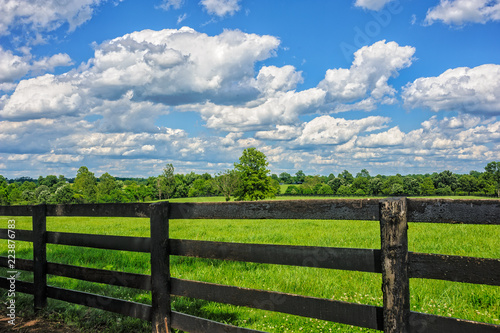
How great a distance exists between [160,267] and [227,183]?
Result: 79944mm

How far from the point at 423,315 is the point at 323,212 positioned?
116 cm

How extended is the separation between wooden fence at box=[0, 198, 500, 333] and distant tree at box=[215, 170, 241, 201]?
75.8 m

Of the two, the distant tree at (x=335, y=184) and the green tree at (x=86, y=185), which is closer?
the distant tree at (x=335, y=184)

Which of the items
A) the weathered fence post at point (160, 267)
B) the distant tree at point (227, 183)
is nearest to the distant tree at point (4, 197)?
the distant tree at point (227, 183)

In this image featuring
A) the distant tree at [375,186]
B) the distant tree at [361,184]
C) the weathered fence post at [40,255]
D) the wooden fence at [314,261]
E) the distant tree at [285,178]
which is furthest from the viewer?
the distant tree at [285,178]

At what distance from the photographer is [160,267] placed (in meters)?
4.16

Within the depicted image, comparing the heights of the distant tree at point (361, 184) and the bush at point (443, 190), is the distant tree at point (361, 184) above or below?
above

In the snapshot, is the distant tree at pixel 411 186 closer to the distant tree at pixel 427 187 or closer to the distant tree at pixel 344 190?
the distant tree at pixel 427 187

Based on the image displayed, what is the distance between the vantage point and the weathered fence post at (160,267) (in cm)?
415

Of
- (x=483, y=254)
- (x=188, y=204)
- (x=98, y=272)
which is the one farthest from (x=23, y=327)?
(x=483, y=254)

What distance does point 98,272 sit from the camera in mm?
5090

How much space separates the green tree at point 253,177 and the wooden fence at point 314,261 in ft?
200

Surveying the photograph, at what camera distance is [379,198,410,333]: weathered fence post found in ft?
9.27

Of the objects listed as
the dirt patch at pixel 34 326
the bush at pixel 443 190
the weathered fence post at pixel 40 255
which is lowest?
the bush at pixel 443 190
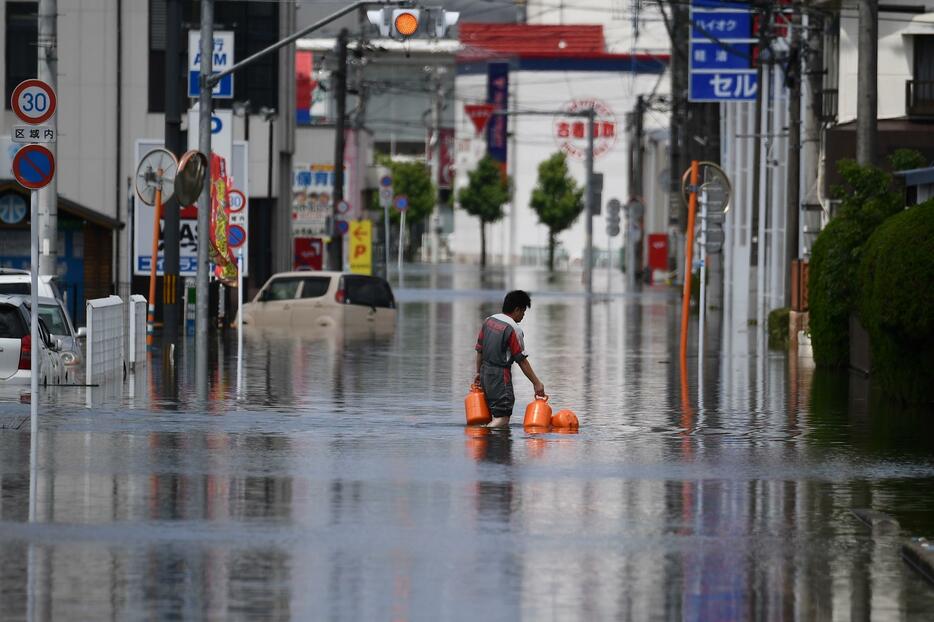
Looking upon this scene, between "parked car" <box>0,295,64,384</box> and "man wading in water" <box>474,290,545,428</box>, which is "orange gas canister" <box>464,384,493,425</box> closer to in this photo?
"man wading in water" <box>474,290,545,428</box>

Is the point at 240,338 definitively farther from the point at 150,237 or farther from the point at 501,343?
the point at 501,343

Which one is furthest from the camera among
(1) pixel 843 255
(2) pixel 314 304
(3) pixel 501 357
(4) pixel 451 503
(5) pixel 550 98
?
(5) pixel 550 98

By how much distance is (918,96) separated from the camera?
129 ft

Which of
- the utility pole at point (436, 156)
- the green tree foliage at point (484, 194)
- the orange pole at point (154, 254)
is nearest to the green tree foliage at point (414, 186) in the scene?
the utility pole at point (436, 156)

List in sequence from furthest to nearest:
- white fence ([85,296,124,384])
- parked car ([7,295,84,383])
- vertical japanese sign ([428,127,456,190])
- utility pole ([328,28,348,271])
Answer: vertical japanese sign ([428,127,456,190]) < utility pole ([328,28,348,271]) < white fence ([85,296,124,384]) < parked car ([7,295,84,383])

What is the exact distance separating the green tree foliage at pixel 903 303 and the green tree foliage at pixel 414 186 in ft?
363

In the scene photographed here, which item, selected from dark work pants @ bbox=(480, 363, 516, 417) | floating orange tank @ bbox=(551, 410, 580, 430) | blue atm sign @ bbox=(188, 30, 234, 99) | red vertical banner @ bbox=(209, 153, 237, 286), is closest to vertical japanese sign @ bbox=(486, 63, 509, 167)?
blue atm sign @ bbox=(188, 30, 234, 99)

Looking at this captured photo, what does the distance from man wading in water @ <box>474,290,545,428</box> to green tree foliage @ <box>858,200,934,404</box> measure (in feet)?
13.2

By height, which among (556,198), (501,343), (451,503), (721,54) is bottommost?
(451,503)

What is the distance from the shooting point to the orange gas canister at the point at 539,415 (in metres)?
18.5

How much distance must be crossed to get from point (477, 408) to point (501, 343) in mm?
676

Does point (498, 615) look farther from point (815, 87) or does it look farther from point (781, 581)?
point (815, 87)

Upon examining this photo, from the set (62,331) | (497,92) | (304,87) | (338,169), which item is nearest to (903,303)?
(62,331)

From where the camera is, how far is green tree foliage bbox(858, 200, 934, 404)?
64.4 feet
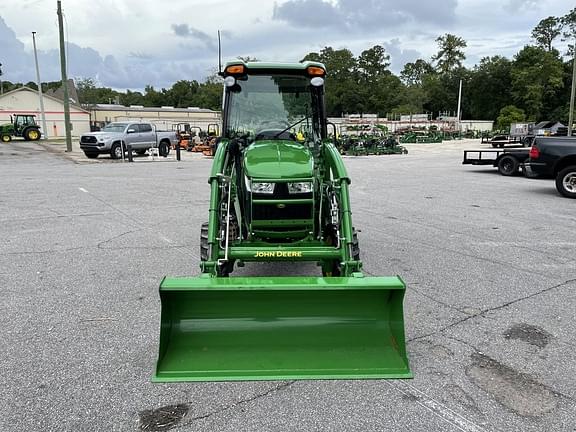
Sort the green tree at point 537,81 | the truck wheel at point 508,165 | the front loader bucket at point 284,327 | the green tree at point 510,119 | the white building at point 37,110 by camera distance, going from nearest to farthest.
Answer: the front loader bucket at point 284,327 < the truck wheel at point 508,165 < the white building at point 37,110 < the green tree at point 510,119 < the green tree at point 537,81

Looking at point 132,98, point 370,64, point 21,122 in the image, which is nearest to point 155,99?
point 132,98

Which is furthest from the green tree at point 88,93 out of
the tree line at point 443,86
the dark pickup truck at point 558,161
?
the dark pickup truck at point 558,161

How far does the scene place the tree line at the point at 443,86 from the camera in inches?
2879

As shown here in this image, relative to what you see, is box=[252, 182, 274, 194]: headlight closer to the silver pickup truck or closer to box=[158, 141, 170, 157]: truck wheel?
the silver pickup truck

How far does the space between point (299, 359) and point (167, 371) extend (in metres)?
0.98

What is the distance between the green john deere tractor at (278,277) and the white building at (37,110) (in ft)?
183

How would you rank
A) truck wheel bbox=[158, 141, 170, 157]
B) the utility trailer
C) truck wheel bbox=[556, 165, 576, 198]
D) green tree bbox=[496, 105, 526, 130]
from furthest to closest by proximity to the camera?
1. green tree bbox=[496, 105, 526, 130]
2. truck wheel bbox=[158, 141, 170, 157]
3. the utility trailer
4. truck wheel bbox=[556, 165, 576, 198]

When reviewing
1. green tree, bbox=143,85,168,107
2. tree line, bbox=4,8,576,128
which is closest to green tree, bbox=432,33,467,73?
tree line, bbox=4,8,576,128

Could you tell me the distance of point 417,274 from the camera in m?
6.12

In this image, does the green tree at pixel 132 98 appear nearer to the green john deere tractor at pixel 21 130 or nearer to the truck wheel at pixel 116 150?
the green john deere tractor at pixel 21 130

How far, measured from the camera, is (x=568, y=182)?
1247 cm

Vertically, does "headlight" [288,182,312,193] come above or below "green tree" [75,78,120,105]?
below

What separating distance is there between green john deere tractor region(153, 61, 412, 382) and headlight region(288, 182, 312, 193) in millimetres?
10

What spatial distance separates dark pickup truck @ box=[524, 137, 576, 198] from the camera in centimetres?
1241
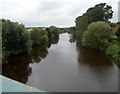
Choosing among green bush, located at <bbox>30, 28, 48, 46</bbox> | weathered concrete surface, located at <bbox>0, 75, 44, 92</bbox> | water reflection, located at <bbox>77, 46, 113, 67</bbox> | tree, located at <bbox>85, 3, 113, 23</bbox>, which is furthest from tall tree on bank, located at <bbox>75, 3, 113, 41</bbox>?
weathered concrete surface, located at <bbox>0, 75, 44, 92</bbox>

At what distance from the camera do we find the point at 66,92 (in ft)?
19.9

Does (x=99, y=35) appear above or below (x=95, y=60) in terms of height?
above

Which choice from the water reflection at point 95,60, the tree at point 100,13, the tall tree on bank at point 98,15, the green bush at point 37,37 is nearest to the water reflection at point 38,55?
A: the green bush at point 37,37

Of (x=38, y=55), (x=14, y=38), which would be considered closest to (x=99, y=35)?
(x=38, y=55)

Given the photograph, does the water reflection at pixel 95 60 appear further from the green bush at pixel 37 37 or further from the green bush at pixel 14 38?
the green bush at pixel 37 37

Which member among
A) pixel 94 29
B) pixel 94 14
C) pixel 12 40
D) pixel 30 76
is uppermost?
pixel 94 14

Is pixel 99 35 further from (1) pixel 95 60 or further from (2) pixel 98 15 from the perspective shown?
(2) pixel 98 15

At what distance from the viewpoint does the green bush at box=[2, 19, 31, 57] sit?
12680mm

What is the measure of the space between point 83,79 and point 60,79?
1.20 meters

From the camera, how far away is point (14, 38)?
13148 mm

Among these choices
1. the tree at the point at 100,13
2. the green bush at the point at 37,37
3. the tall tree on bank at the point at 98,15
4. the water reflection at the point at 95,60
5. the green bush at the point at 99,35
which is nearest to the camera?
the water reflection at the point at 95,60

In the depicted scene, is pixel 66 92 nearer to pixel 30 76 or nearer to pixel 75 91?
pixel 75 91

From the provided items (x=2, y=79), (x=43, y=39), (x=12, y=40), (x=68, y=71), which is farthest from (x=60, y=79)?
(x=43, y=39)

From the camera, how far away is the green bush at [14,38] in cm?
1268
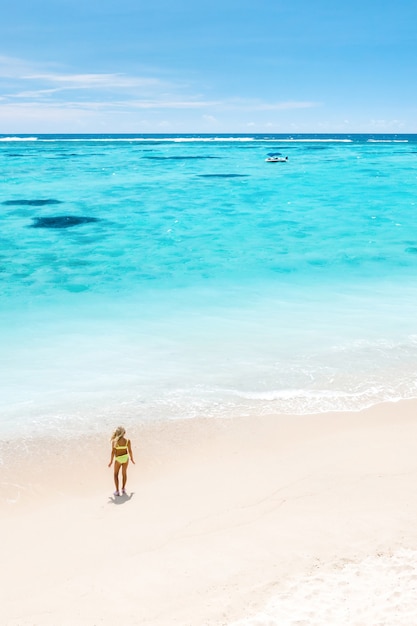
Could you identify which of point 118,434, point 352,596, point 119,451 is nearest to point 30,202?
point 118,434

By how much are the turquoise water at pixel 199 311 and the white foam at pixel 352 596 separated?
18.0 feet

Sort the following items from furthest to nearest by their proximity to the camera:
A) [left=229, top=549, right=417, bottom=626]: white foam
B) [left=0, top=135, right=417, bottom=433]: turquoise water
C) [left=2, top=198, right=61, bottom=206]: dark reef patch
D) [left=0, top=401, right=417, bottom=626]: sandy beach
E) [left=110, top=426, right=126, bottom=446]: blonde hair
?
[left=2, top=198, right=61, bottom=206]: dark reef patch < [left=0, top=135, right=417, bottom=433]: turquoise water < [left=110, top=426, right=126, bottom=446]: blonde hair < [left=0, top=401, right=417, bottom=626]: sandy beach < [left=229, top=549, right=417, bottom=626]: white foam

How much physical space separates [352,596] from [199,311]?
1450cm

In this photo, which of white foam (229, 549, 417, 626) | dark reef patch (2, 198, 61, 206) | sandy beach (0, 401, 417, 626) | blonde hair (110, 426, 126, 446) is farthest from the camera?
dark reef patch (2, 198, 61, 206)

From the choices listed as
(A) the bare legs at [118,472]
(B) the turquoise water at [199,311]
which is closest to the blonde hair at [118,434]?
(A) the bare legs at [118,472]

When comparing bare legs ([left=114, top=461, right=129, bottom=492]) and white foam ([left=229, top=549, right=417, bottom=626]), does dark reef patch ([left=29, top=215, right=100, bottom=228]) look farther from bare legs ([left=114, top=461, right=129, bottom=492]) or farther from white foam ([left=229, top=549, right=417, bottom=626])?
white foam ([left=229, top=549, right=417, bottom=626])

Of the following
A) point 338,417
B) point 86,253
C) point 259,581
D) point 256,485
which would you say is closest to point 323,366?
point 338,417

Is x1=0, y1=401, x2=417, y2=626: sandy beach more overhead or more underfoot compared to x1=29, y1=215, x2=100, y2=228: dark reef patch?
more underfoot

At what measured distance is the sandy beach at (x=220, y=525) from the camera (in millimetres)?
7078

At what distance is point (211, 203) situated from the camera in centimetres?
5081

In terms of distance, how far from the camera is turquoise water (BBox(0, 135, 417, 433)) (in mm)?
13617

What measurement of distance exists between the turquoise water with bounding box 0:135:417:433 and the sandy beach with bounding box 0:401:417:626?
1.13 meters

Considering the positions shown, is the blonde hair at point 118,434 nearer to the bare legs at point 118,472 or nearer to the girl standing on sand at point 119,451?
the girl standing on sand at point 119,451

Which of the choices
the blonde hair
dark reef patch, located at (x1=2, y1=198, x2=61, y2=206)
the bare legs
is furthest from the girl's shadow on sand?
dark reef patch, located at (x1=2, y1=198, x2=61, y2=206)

● Prompt: Each line from the one containing "From the choices listed as" to the end of the listing above should be copied exactly, and nothing else.

● Answer for the task:
From the choices listed as
(A) the bare legs at [118,472]
(B) the turquoise water at [199,311]
which is closest to the blonde hair at [118,434]?
(A) the bare legs at [118,472]

When comparing bare legs ([left=114, top=461, right=129, bottom=492]) and white foam ([left=229, top=549, right=417, bottom=626]), does dark reef patch ([left=29, top=215, right=100, bottom=228]) look farther from bare legs ([left=114, top=461, right=129, bottom=492]) or farther from white foam ([left=229, top=549, right=417, bottom=626])?
white foam ([left=229, top=549, right=417, bottom=626])

Of the following
A) point 338,417
B) point 86,253
C) point 259,581
D) point 256,485
which would you say is closest to point 323,366?
point 338,417

Is x1=0, y1=401, x2=417, y2=626: sandy beach more overhead or more underfoot compared to x1=29, y1=215, x2=100, y2=228: dark reef patch?
more underfoot

At what measured distance is the sandy beach at (x=220, y=525) from the camera (in millimetres)?
7078

At what distance is point (211, 203) situated from the camera in centimetres?
5081

In terms of distance, how far from the camera is turquoise water (BBox(0, 135, 417, 433)) (in mm)?
13617

What measurement of distance exists between the turquoise water with bounding box 0:135:417:433 and the sandy beach with bounding box 0:401:417:626?
1.13 meters

Considering the positions shown, is the blonde hair at point 118,434 nearer to the bare legs at point 118,472 or nearer to the girl standing on sand at point 119,451?
the girl standing on sand at point 119,451

Which of the choices
the blonde hair
dark reef patch, located at (x1=2, y1=198, x2=61, y2=206)
the bare legs
is furthest from the girl's shadow on sand?
dark reef patch, located at (x1=2, y1=198, x2=61, y2=206)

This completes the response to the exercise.